- **Exercise**: Please count the lines of the records below that contain the word "closest", and give only the number.

- **Dataset content**:
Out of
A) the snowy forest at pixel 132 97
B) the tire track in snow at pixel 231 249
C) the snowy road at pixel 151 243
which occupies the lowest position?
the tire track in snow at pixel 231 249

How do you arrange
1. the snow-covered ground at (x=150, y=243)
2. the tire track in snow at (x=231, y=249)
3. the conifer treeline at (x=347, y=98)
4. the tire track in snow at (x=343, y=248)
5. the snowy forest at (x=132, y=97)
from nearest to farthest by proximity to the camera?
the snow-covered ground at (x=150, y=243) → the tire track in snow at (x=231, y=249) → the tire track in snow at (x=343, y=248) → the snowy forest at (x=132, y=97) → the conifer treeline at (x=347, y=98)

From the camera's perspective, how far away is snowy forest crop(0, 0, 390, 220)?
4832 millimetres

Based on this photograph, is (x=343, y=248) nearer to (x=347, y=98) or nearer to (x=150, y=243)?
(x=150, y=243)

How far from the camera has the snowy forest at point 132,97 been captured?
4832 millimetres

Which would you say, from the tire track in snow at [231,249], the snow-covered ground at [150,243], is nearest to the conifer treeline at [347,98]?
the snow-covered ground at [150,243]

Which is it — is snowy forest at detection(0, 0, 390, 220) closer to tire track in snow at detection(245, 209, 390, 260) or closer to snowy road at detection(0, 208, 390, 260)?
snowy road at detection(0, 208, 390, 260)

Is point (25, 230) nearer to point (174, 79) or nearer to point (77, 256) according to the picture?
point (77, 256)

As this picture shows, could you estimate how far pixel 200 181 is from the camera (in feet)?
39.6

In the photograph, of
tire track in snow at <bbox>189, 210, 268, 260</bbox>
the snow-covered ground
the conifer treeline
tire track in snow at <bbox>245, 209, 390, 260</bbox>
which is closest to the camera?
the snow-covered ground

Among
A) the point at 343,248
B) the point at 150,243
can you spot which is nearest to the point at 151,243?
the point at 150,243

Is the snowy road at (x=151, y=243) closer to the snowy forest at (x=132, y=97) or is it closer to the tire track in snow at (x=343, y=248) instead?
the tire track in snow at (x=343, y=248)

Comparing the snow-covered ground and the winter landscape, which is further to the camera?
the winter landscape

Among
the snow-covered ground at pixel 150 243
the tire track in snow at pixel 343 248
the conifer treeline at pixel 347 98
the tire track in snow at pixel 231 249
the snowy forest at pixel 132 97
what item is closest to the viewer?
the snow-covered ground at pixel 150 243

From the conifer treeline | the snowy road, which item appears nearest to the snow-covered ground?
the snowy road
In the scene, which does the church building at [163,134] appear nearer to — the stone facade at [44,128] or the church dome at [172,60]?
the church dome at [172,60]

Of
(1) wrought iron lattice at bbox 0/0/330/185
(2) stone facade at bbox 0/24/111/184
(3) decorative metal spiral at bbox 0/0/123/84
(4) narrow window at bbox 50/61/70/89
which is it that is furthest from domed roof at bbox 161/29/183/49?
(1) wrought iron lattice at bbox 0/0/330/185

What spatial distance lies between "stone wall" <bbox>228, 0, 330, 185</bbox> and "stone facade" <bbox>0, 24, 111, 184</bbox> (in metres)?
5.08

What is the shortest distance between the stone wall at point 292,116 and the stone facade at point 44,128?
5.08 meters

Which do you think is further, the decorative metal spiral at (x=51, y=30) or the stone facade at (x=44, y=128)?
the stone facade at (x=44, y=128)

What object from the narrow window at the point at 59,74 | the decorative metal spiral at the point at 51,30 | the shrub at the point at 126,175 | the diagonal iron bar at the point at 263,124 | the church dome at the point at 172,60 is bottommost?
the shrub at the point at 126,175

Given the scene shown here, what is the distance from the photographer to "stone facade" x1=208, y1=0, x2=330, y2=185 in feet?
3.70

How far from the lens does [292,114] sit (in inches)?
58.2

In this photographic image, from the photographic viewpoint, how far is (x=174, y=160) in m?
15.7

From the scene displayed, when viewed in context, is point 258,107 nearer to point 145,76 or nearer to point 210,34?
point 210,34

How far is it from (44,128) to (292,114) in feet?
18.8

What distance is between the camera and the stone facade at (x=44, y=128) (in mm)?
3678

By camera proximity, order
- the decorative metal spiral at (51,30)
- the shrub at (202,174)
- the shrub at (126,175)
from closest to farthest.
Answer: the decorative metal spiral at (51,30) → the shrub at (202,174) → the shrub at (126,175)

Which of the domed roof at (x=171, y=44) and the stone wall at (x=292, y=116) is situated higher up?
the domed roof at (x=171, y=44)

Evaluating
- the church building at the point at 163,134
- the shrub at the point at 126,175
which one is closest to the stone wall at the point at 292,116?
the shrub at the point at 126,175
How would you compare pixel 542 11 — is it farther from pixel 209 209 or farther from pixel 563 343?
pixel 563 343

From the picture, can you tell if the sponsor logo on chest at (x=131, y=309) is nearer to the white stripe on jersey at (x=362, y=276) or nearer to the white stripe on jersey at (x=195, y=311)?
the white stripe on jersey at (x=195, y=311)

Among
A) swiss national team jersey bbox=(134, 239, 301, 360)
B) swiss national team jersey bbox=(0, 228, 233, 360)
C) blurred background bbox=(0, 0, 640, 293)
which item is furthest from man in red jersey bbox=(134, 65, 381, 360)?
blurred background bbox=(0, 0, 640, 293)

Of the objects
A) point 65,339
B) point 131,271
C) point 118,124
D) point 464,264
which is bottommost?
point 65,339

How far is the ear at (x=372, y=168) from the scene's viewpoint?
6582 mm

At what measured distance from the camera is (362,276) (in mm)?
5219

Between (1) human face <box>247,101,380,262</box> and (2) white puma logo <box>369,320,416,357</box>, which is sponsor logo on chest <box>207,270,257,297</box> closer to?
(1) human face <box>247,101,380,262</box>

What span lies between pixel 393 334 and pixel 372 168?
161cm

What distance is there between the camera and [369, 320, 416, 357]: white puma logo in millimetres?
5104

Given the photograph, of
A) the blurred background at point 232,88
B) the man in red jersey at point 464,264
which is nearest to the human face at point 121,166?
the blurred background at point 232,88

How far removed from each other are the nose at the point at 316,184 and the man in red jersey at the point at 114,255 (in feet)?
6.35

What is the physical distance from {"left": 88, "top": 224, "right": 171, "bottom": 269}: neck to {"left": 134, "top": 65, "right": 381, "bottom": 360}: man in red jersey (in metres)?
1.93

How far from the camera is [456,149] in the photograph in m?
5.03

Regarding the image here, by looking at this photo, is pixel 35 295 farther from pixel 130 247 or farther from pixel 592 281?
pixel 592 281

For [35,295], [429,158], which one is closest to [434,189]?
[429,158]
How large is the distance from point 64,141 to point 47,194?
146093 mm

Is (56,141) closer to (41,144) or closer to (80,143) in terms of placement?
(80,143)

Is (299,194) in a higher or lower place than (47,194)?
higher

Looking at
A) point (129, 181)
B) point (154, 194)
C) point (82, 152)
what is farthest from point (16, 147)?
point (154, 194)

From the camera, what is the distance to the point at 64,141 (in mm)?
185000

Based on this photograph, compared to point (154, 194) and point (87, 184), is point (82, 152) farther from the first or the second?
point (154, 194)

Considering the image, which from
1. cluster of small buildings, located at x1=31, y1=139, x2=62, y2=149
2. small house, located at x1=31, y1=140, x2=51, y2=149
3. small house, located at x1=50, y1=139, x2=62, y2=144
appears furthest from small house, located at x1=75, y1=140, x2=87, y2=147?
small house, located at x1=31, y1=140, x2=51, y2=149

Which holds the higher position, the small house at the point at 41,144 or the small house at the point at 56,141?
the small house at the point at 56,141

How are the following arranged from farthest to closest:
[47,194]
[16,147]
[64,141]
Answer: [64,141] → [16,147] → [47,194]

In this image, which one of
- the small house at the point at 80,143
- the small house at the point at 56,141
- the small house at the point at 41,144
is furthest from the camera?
--
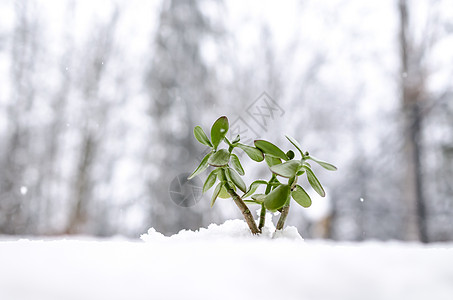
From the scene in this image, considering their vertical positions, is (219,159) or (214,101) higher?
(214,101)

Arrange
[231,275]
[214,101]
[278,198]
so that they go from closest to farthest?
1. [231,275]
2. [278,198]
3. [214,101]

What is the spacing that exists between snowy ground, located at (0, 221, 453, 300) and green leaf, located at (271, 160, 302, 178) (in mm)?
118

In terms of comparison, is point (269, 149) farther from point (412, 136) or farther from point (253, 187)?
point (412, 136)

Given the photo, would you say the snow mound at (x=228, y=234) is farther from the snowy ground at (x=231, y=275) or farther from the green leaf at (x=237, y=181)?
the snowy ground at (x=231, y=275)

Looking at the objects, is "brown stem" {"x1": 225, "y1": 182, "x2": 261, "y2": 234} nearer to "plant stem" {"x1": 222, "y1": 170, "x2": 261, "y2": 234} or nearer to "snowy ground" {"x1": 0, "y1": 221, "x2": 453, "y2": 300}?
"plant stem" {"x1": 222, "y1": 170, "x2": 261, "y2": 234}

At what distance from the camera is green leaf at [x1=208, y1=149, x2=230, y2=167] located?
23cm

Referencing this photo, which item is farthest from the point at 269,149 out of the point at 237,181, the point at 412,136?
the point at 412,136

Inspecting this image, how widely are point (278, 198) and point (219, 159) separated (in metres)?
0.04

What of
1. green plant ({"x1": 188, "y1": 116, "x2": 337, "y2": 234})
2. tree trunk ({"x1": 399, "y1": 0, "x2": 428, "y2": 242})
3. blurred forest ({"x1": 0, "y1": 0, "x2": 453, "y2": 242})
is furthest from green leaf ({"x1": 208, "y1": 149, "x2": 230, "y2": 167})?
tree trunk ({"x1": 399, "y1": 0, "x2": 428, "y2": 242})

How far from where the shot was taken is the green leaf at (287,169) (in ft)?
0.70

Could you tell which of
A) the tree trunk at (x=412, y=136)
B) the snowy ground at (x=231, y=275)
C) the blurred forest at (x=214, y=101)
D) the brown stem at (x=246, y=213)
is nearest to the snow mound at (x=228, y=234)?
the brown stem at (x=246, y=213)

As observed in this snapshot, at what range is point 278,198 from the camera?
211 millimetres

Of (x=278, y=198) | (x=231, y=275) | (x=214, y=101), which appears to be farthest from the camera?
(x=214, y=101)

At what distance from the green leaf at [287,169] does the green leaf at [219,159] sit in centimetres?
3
...
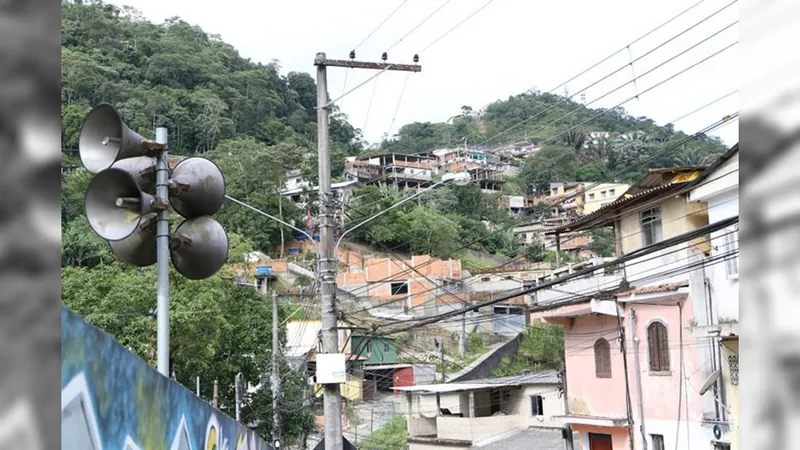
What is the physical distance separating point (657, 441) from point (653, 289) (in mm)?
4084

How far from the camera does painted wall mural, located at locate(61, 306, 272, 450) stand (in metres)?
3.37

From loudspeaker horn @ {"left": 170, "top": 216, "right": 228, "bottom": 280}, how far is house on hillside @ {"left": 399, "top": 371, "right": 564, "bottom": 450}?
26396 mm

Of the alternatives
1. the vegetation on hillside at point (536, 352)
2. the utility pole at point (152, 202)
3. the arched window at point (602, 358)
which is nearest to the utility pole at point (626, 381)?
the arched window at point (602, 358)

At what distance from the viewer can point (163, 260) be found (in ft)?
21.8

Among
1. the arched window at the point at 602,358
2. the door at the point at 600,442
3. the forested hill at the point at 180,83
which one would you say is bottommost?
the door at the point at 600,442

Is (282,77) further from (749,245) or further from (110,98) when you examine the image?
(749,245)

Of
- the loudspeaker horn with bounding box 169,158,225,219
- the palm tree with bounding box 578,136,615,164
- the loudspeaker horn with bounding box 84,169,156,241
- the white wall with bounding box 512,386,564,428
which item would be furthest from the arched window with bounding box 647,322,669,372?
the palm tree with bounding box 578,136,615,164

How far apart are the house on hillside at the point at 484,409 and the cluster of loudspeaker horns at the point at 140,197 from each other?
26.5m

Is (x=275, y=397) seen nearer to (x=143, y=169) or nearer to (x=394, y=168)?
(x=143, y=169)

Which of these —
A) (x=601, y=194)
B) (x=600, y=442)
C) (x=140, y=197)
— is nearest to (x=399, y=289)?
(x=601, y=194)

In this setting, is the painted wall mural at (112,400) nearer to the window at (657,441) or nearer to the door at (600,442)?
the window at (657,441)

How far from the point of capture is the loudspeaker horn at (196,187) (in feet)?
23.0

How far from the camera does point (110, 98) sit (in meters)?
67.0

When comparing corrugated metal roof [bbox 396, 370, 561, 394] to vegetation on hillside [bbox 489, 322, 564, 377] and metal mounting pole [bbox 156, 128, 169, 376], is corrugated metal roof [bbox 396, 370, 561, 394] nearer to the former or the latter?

- **Exercise result**: 7